Document section:
==============================
Glaucoma Evaluations at NorthShore
Early detection of glaucoma can be done through regular vision exams. There are five tests that can be done to diagnose glaucoma: tonometry, ophthalmoscopy, perimetry, gonioscopy, and pachymetry.
Tonometry measures the pressure in your eyes. Eye drops are used to numb your eyes during this test, then a provider measures the inner pressure of your eye. Pressure is applied to your eye using a small puff of air. The normal range for pressure in your eye is 12-22 mm Hg, and those with a higher eye pressure than 22 mm Hg might be diagnosed with glaucoma.
Ophthalmoscopy allows your provider to examine the optic nerve. During this exam, eye drops are used to dilate your pupil so that your provider can see the optic nerve. Your provider can see into your eye with a small light. If the provider sees that the nerve looks suspicious, they may order either a perimetry or gonioscopy test.
Perimetry is a test that allows the provider to see your complete field of vision. During the exam, you will be asked to look ahead and let your provider know when you see a light pass your peripheral vision.
Gonioscopy helps determine if the angle where your cornea and iris meet is wide and open or narrow and closed. Eye drops are used during the exam to numb your eye, and then a contact lens with a mirror is put over your eye. The provider can use the lens to see the angle and make a diagnosis.
Pachymetry is an exam done to measure how thick your cornea is. With this test, your provider can determine the pressure in your eyes. This test takes only a few minutes to complete for both eyes.
==============================
Data records
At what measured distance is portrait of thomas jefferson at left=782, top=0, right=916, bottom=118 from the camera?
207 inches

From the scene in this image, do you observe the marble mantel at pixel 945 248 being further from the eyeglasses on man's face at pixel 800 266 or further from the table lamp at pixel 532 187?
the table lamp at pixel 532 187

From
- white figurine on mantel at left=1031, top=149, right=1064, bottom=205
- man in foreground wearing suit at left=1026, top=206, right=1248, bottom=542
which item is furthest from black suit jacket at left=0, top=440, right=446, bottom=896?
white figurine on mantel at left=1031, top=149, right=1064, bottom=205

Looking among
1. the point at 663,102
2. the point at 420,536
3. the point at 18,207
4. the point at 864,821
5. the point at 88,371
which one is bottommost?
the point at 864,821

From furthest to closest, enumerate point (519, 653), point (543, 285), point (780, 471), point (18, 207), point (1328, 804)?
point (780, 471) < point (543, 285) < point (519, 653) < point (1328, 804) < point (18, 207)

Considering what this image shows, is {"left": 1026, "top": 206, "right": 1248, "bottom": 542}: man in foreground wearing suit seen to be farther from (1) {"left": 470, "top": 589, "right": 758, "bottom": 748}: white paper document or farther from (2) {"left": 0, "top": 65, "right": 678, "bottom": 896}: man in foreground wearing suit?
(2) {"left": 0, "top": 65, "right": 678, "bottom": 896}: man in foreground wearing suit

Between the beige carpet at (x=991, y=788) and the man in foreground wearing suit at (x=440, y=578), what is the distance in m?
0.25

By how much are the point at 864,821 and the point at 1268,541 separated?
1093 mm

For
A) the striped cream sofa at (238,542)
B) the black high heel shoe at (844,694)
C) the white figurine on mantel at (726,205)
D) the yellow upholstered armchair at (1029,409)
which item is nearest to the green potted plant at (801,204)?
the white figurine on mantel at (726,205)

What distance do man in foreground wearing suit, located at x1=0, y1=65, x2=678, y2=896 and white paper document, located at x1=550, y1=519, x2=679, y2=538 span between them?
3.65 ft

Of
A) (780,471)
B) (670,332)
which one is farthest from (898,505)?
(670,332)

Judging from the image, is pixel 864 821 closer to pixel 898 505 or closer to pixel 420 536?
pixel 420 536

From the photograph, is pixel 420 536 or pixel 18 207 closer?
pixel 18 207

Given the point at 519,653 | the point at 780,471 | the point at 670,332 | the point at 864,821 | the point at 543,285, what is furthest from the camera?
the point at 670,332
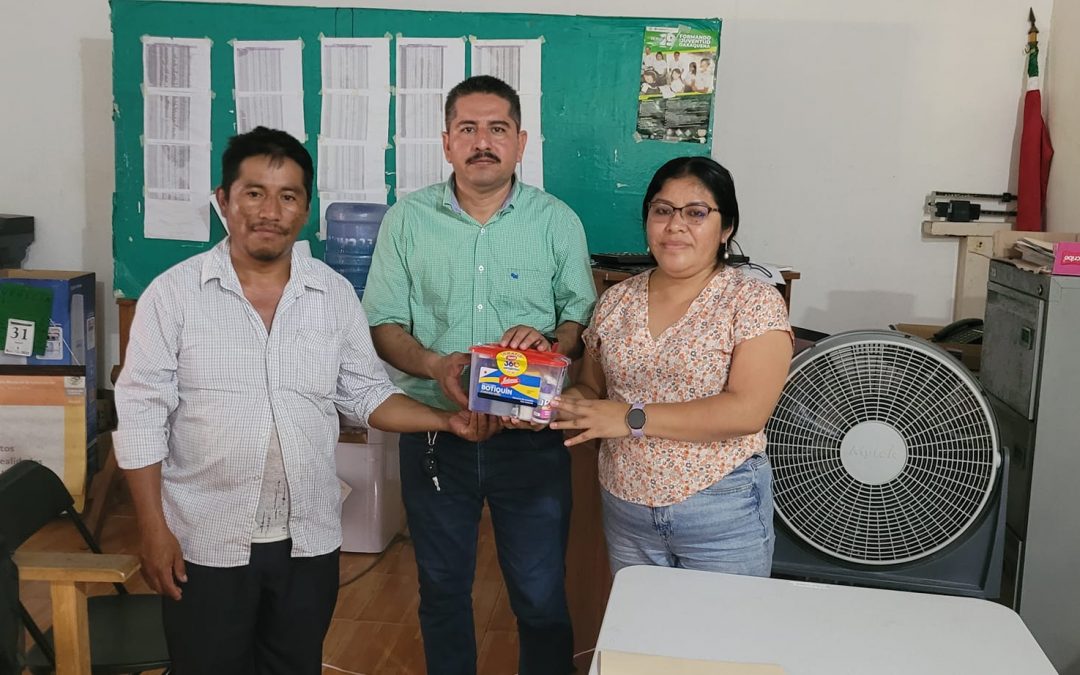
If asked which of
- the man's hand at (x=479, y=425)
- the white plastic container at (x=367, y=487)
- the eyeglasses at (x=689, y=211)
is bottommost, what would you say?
the white plastic container at (x=367, y=487)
==============================
Problems to work on:
a) Can you restate the paragraph of the glaucoma text that begins "Tonometry measures the pressure" as a short list, keeping its main facts?
b) Output the part of the glaucoma text starting with "Perimetry is a" and going on through "make a diagnosis.".
c) Which tests for diagnosing glaucoma does the glaucoma text name?
Nothing in the records is needed here.

Problem solutions:
a)
- Tonometry measures the pressure inside the eyes.
- Eye drops numb the eyes, and a small puff of air applies pressure so the provider can measure it.
- Normal eye pressure is 12-22 mm Hg.
- Pressure above 22 mm Hg might lead to a glaucoma diagnosis.

b)
Perimetry is a test that allows the provider to see your complete field of vision. During the exam, you will be asked to look ahead and let your provider know when you see a light pass your peripheral vision.
Gonioscopy helps determine if the angle where your cornea and iris meet is wide and open or narrow and closed. Eye drops are used during the exam to numb your eye, and then a contact lens with a mirror is put over your eye. The provider can use the lens to see the angle and make a diagnosis.

c)
- Tonometry
- Ophthalmoscopy
- Perimetry
- Gonioscopy
- Pachymetry